*EXERCISE DETAILS*
Word for word, retype the tail of the data below, starting with the line that has "<li>Burning Love</li>" and including the last line.

*DATASET RECORDS*
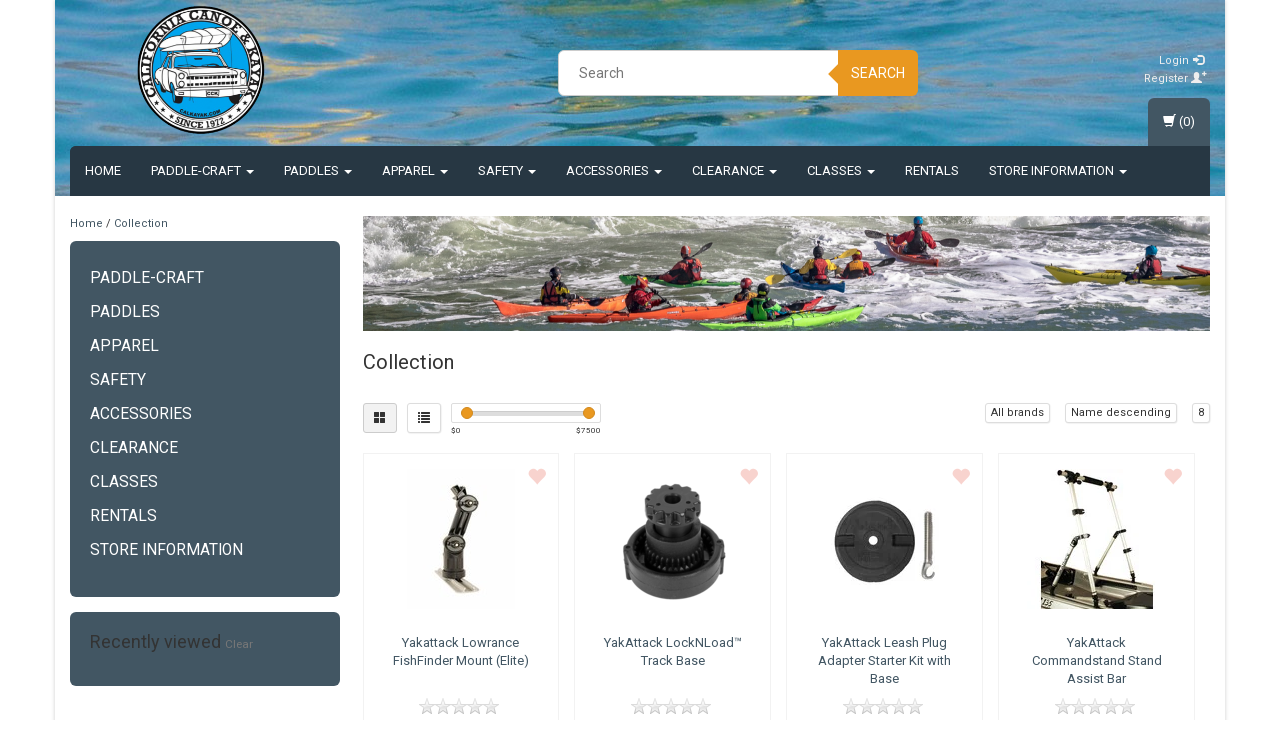

--- FILE ---
content_type: text/javascript;charset=utf-8
request_url: https://www.calkayak.com/services/stats/pageview.js
body_size: -413
content:
// SEOshop 21-01-2026 20:18:16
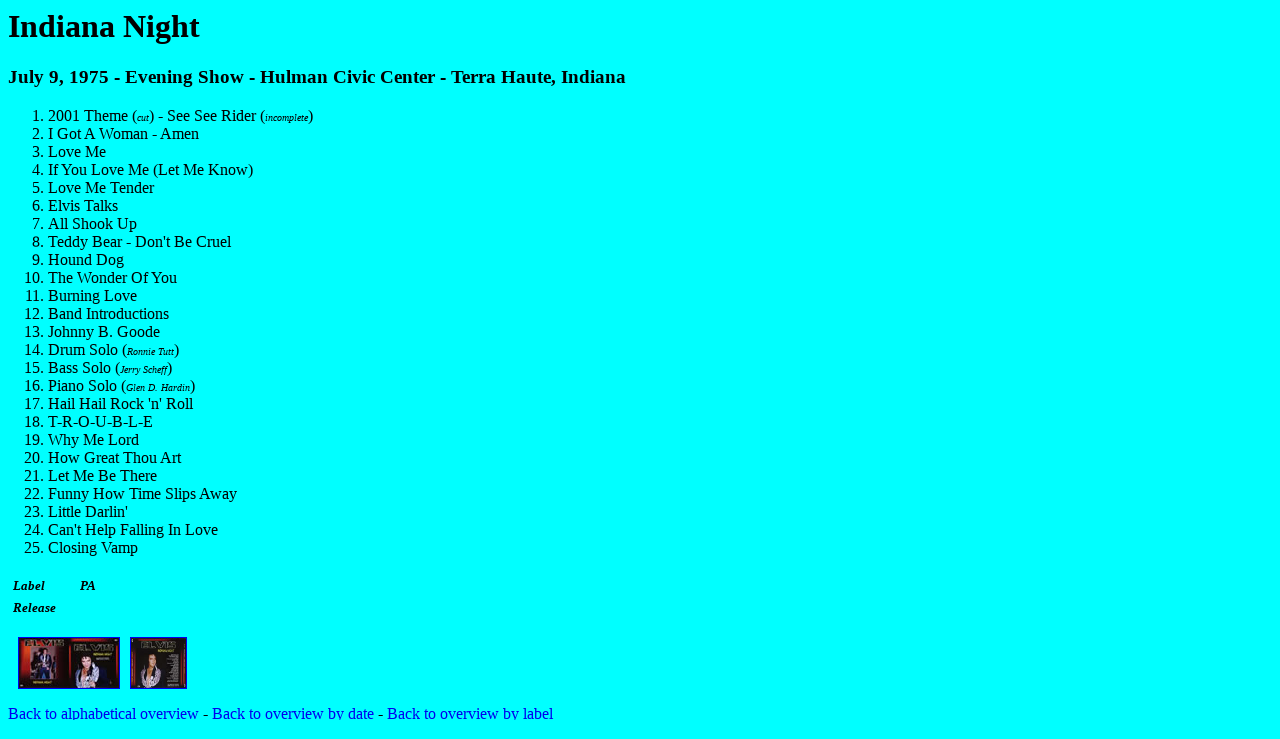

--- FILE ---
content_type: text/html
request_url: http://hessa.eu/CD's/Indiana%20Night.html
body_size: 1065
content:
<!DOCTYPE HTML PUBLIC "-//W3C//DTD HTML 4.01 Transitional//EN">
<html>
<head>
<title>Indiana Night</title>
<meta http-equiv="Content-Type" content="text/html; charset=iso-8859-1">
<style type="text/css">
<!--
.style3 {font-size: smaller;
	font-weight: bold;
	font-style: italic;
}
-->
</style>
<link href="../opmaak.css" rel="stylesheet" type="text/css">
</head>

<body bgcolor="#00FFFF">
<h1><font face="Lucida Handwriting"></font>Indiana Night</h1>
<h3>July 9, 1975 - Evening Show - Hulman Civic Center - Terra Haute, Indiana </h3>
<ol>
  <li>2001 Theme (<span class="myremarks">cut</span>) -  See See Rider (<span class="myremarks">incomplete</span>)</li>
  <li>I Got A Woman - Amen</li>
  <li>Love Me</li>
  <li>If You Love Me (Let Me Know)</li>
  <li>Love Me Tender</li>
  <li>Elvis Talks</li>
  <li>All Shook Up</li>
  <li>Teddy Bear - Don't Be Cruel</li>
  <li>Hound Dog</li>
  <li>The Wonder Of You</li>
  <li>Burning Love</li>
  <li>Band Introductions</li>
  <li>Johnny B. Goode</li>
  <li>Drum Solo (<span class="myremarks">Ronnie Tutt</span>)</li>
  <li>Bass Solo (<span class="myremarks">Jerry Scheff</span>)</li>
  <li>Piano Solo (<span class="myremarks">Glen D. Hardin</span>)</li>
  <li>Hail Hail Rock 'n' Roll</li>
  <li>T-R-O-U-B-L-E</li>
  <li>Why Me Lord</li>
  <li>How Great Thou Art</li>
  <li>Let Me Be There</li>
  <li>Funny How Time Slips Away</li>
  <li>Little Darlin'</li>
  <li>Can't Help Falling  In Love</li>
  <li>Closing Vamp</li>
</ol>
<table width="200" border="1" bordercolor="#00FFFF">
  <tr>
    <td width="61" bordercolor="#00FFFF"><span class="style3">Label</span></td>
    <td width="123" bordercolor="#00FFFF"><span class="style3">PA</span></td>
  </tr>
  <tr>
    <td bordercolor="#00FFFF"><span class="style3">Release</span></td>
    <td bordercolor="#00FFFF" class="style3">&nbsp;</td>
  </tr>
</table>
<p><a href="../Archives/images/Indiana Night 09-07-75 vk_jpg.jpg"><img src="../Archives/thumbnails/Indiana Night 09-07-75 vk_jpg.jpg" alt="Front" width="100" height="50" hspace="10" border="1"></a><a href="../Archives/images/Indiana Night 09-07-75 ak_jpg.jpg"><img src="../Archives/thumbnails/Indiana Night 09-07-75 ak_jpg.jpg" alt="Back" width="55" height="50" border="1"></a></p>
<p><a href="../Live CD's G - K.htm">Back to alphabetical overview</a> - <a href="../Live CD's 1975.html">Back to overview by date</a> - <a href="../Releases by Label/PA A-K.html">Back to overview by label</a> </p>
</body>
</html>


--- FILE ---
content_type: text/css
request_url: http://hessa.eu/opmaak.css
body_size: 61
content:
.myremarks {
	font-size: x-small;
	font-style: italic;
}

*ANSWER*
  <li>Burning Love</li>
  <li>Band Introductions</li>
  <li>Johnny B. Goode</li>
  <li>Drum Solo (<span class="myremarks">Ronnie Tutt</span>)</li>
  <li>Bass Solo (<span class="myremarks">Jerry Scheff</span>)</li>
  <li>Piano Solo (<span class="myremarks">Glen D. Hardin</span>)</li>
  <li>Hail Hail Rock 'n' Roll</li>
  <li>T-R-O-U-B-L-E</li>
  <li>Why Me Lord</li>
  <li>How Great Thou Art</li>
  <li>Let Me Be There</li>
  <li>Funny How Time Slips Away</li>
  <li>Little Darlin'</li>
  <li>Can't Help Falling  In Love</li>
  <li>Closing Vamp</li>
</ol>
<table width="200" border="1" bordercolor="#00FFFF">
  <tr>
    <td width="61" bordercolor="#00FFFF"><span class="style3">Label</span></td>
    <td width="123" bordercolor="#00FFFF"><span class="style3">PA</span></td>
  </tr>
  <tr>
    <td bordercolor="#00FFFF"><span class="style3">Release</span></td>
    <td bordercolor="#00FFFF" class="style3">&nbsp;</td>
  </tr>
</table>
<p><a href="../Archives/images/Indiana Night 09-07-75 vk_jpg.jpg"><img src="../Archives/thumbnails/Indiana Night 09-07-75 vk_jpg.jpg" alt="Front" width="100" height="50" hspace="10" border="1"></a><a href="../Archives/images/Indiana Night 09-07-75 ak_jpg.jpg"><img src="../Archives/thumbnails/Indiana Night 09-07-75 ak_jpg.jpg" alt="Back" width="55" height="50" border="1"></a></p>
<p><a href="../Live CD's G - K.htm">Back to alphabetical overview</a> - <a href="../Live CD's 1975.html">Back to overview by date</a> - <a href="../Releases by Label/PA A-K.html">Back to overview by label</a> </p>
</body>
</html>


--- FILE ---
content_type: text/css
request_url: http://hessa.eu/opmaak.css
body_size: 61
content:
.myremarks {
	font-size: x-small;
	font-style: italic;
}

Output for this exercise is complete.